Die Konzentration auf Megatrends - wie Medizintechnik und Energieeffizienz - und die starke Position in den Wachstumsmärkten sollten Siemens unabhängiger machen vom Auf und Ab der Konjunkturzyklen. Doch das abgelaufene Quartal zeigt, dass sich Konzern nicht völlig entkoppeln kann von der Weltkonjunktur. Willkommen in der Realität!

Bedrohlich ist die Situation noch nicht. Siemens sitzt auf einem dicken Kapitalpolster, und das Auftragsbuch ist noch gut gefüllt. Löscher kann es sich daher leisten, die Investitionen weiter hoch zu halten. So will sich der Konzern in der Krise einen Innovationsvorsprung erarbeiten gegenüber Konkurrenten, die finanziell schlechter dastehen. Das ist der richtige Weg, und dafür sollte Siemens in den nächsten Quartalen auch schwächere Margen in Kauf nehmen.

Was sich Siemens aber nicht mehr leisten kann, sind ständige Sonderbelastungen. Vor einem Jahr hatte Löscher den Eindruck erweckt, dass die leidigen Zeiten, in denen es ständig an irgendeiner Ecke des Konzerns brannte, endlich vorbei seien.  Siemens sei nun ein "ganz normales Unternehmen der Spitzenklasse".

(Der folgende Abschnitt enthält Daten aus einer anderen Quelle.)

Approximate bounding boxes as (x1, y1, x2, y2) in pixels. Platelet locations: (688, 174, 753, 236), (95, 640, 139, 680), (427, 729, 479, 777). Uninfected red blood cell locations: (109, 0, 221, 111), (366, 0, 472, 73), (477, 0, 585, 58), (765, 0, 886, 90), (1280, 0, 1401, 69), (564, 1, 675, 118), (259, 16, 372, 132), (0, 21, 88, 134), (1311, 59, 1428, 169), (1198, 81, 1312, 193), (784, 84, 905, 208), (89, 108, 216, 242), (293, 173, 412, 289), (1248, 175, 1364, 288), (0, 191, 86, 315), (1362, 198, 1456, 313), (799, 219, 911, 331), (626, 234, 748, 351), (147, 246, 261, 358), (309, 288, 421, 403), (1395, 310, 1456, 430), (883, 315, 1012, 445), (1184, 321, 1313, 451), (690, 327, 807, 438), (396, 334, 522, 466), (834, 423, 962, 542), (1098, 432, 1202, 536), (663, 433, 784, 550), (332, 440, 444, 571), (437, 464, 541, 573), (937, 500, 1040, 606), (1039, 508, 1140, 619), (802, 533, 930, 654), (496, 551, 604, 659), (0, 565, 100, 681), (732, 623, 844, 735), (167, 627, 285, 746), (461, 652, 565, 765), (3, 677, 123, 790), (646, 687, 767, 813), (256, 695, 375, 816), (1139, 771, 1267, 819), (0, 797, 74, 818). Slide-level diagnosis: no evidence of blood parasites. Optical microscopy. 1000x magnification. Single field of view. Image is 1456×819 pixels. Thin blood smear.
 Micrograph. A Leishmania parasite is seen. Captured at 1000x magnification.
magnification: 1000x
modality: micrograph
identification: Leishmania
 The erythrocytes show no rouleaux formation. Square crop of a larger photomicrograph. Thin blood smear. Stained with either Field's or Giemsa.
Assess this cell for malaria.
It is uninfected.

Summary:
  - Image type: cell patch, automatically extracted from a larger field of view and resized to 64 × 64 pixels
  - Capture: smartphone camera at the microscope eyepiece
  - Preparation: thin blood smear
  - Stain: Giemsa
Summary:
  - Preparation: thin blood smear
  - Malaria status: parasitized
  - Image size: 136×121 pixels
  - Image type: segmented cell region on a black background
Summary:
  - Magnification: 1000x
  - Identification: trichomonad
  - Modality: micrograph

Doch das vergangene Geschäftsjahr erinnerte fatal an diese alten Zeiten: Die Vertragsstrafe für den schnellen Ausstieg bei Areva, die hohe Abschreibung auf die akquirierte Solel und das Scheitern in der Partikeltherapie kamen den Konzern teuer zu stehen. Zum Start ins neue Geschäftsjahr sah es nicht viel besser aus: diesmal verhagelten Verzögerungen bei einem Windpark in der Nordsee das Ergebnis in der Energie-Übertragungssparte. Auch Löscher konnte den Schlendrian noch nicht endgültig austreiben.

In guten Zeiten konnte sich Siemens solche ärgerlichen Sonderlasten vielleicht noch leisten - zumindest fielen sie weniger auf. Doch in den schwierigen Monaten, die nun kommen, braucht Siemens hohe Disziplin. Nur, wenn dies gelingt, wird Siemens wirklich als Sieger aus der Krise hervorgehen.